October 17, 2016

RWK Goodman responds to news of birth injuries compensation scheme

Medical negligence specialists at RWK Goodman have cautiously welcomed today’s announcement of a new Government birth injuries compensation scheme, but warn that adequate care costs will need to be covered and valuable lessons learned, if it is to stand any chance of success.

The new Rapid Resolution and Redress scheme is now out for consultation, but RWK Goodman urges caution, warning that it may be more closely linked to the Government’s drive to fix the costs of medical negligence claims, rather than improving the care of expectant mothers and their babies before, during and after birth.

Paul Rumley, a partner and medical negligence specialist at RWK Goodman, said: “We cautiously welcome any new process designed to ensure that injured children are compensated quicker and medical mistakes are learned from and not repeated. However, as always, the devil is in the detail and we look forward to receiving information on exactly what is being proposed, how it will benefit injured children and their families and how it will be funded.”

Mr Rumley continued: “One consideration is that the scheme may not provide sufficient funding to enable families to buy the appropriate level of support they need for their child’s care, not just in the short-term but potentially for the rest of their lives. In light of funding cuts for such care, the risk is that a compensation claim through the courts will still be a more attractive option for many.

“Another area of discussion needs to be around the timing of the compensation. While a quicker and more efficient system is to be welcomed, there are sometimes very good reasons for taking 10 years or more to evaluate the extent of a child’s injuries so that an appropriate care package can be agreed which effectively addresses their lifetime needs.”

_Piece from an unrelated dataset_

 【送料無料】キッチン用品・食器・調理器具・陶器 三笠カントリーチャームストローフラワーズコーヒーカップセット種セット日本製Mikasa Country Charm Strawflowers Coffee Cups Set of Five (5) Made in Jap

Mr Rumley also points out that the proposed level of funding for improving the safety of maternity care is ‘woefully inadequate’ and if that is a reflection of the likely level of funding for this new scheme then it  will be ‘doomed to failure from the start’. He added: “In my view, the Department of Health would be better off focussing on how to reduce the number of medical mistakes being made in the NHS and in so doing, increase patient safety and prevent compensation claims arising. The fact that the number of claims is escalating at such a rapid rate is the real scandal which the Government and the NHS urgently need to address.”

What Is the Truth About The Costs of Medical Negligence Claims?

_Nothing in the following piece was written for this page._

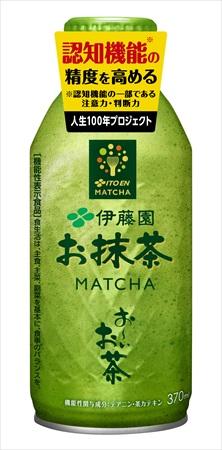 お~いお茶お抹茶(ボトル缶370ml)
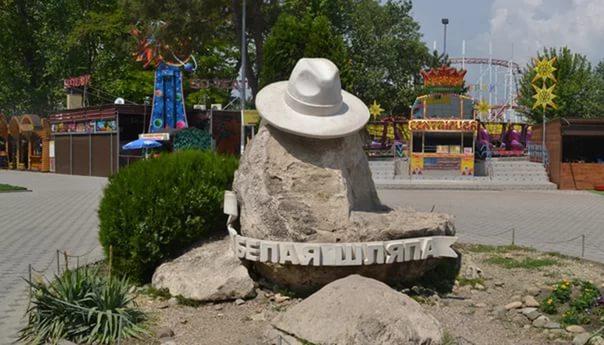 анапа белая шляпа фото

All too often, lawyers are blamed for the high costs associated with bringing claims for compensation to pay for the care of people injured as a result of medical mistakes, including children injured as a result of negligence before, during or after their birth.

RWK Goodman has hit back, calling for a transparent review into the way the Government-funded NHS Litigation Authority (NHSLA) deals with legal claims from victims of medical negligence and the role they play in driving up costs through their own inefficiencies and ‘stalling tactics’.

Mr Rumley said: “We deal with a lot of high value brain injury and child birth injury claims which are typically dealt with by periodical payments. These are annual payments paid by the NHSLA to victims of medical negligence to cover the costs of their care, therapies and rehabilitation during their lifetime. A large proportion of the compensation we secure for our clients is in the form of periodical payments which are not included in the figures released by the NHSLA recently. If they were included, the figures would show that the monies paid out to our clients far exceeds the amount we recover in fees.  Our own figures show us that the total amount of compensation recovered for all clients in 2015 was in fact approximately 10 times the figure set out by the NHSLA.

“By way of example, we settled a case in June 2015 on behalf of a nine-year-old boy for severe brain injuries which occurred as a result of errors by medical staff during his birth. The boy’s compensation award included a lump sum of £2,675,000 plus periodical payments of £150,000 per annum for his care until he was 19 years old and £201,800 per annum thereafter for the remainder of his life.  His life expectancy was 39 years.  Therefore total compensation in that claim alone in fact totals over £6million.  Interestingly the settlement in this case was delayed by the NHSLA and its lawyers, because there was no-one available to give instructions at the pre-arranged settlement meeting in the case.  We informed the NHSLA that their actions had increased our costs in this particular case by £130,000 to the eventual date of settlement and invited them to confirm what had gone wrong in the case and how they would ensure this did not happen again – to date we have not received a response from them.”

Mr Rumley continued: “To further balance the argument, it’s worth noting that there are many occasions when the NHSLA has dragged its heels in admitting liability, causing costs to escalate unnecessarily. In one very recent case, the NHSLA settled two weeks before the case was due to go to court when it could have done so at a much earlier date, saving time, money and heartache. It would be interesting to know what proportion of the costs of these cases can be attributed to the NHSLA’s own inefficiencies.  I welcome a debate about the costs of medical negligence claims, but that has to include a thorough review of the actions of the NHSLA and their lawyers and how they contribute to an unnecessary increase in those costs. It is also worth remembering that if there was no negligence in the £100 billion+ per annum taxpayer-funded NHS, there would be no claims and so no legal costs. Patient safety therefore has a fundamental part to play in all of this.”